TEXT SHOWN —
Louis G. Forgione University Professor, Classics
Furman Hall 134D
- Current disciplinary research interests
Digital library infrastructure; collaborative scholarly editing of image-based editions; Athenian Democracy; historical botany; Alexander the Great; Greek epic poetry and ancient scholarship.
- Interest in connecting sustainability to research
I am very interested in the continuum of scientific thought from Aristotle and Theophrastus, through the 18th century re-thinking of taxonomy (which coincided with the earliest European exploration of the Carolinas), to present curatorial and data-management problems in the botanical world. I am particularly interested in how scientific thought was derailed from its nascent basis in systematics (Aristotle and Theophrastus) in favor of the utilitarian approaches of Pliny (agriculture and pleasure-gardens) and Diosourides (military medicine). I have suspicion that the history of information-technology, scientific funding, and intellectual property issues plays a large role in this, from the 4th century BCE until the present, and am interested in exploring this question: are we in an environmental pickle now because too much science was for too long in the hands of landscapers, librarians, and legionnaires?
- Sustainability courses taught
- Planning to propose FYS course in ancient science—focusing on Theophrastus and Aristotle—and on historical botanical specimens in the Sloane Herbarium and the modern-Latin texts that accompany them.
I team-teach a FYW with Shusuke Yagi, in which we dedicate several class sessions to environmental issues as present in both Greek and Japanese history and mythology.
- I would like to introduce a theme of "People and the natural world" to my Greek civilization courses, focusing on the intersection of food-production, land-use, economics, and politics, particularly as related to the history of democracy in Athens.

TO DO —
1. Write out, word for word, the part of the faculty profile starting at "Louis G. Forgione" and ending at "and ancient scholarship.".
2. List every current disciplinary research interest named in the faculty profile.
3. Condense the faculty profile's paragraph beginning "I am very interested in the continuum" into a shorter version that keeps its main facts.
The listing that follows the faculty profile is separate material.

DATA —
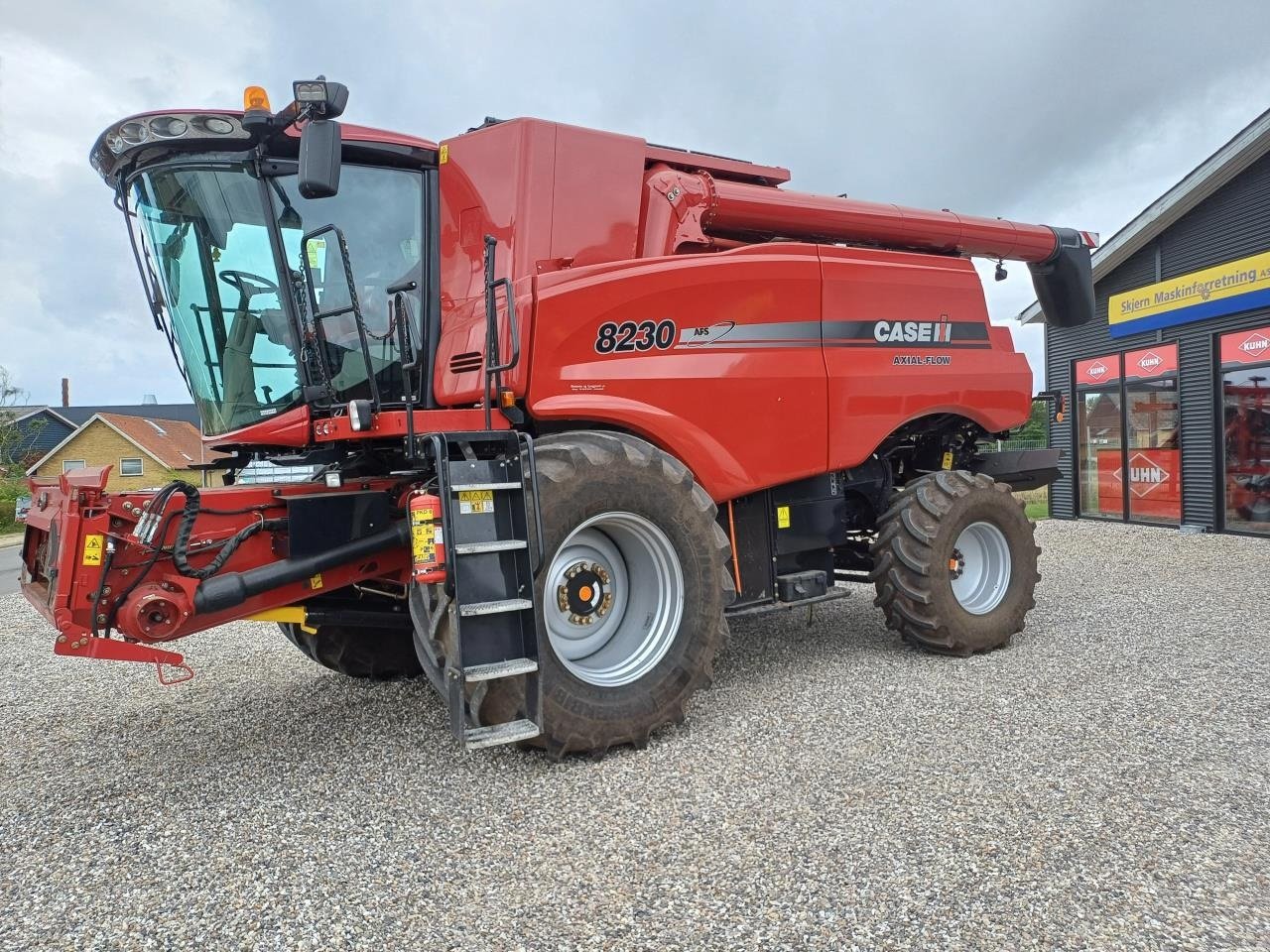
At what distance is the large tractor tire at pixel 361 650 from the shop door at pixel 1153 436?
34.1ft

ANSWERS BELOW —
1.
Louis G. Forgione University Professor, Classics
Furman Hall 134D
- Current disciplinary research interests
Digital library infrastructure; collaborative scholarly editing of image-based editions; Athenian Democracy; historical botany; Alexander the Great; Greek epic poetry and ancient scholarship.

2.
- Digital library infrastructure
- Collaborative scholarly editing of image-based editions
- Athenian Democracy
- Historical botany
- Alexander the Great
- Greek epic poetry and ancient scholarship

3. I am interested in how scientific thought developed from Aristotle and Theophrastus, through the 18th-century rethinking of taxonomy (which coincided with the earliest European exploration of the Carolinas), to today's curatorial and data-management problems in botany. In particular, I am interested in how science moved away from its early basis in systematics toward the utilitarian approaches of Pliny (agriculture and pleasure-gardens) and Diosourides (military medicine). I suspect that the history of information technology, scientific funding, and intellectual property has played a large role in this from the 4th century BCE to the present. I want to explore whether we face today's environmental problems because too much science was for too long in the hands of landscapers, librarians, and legionnaires.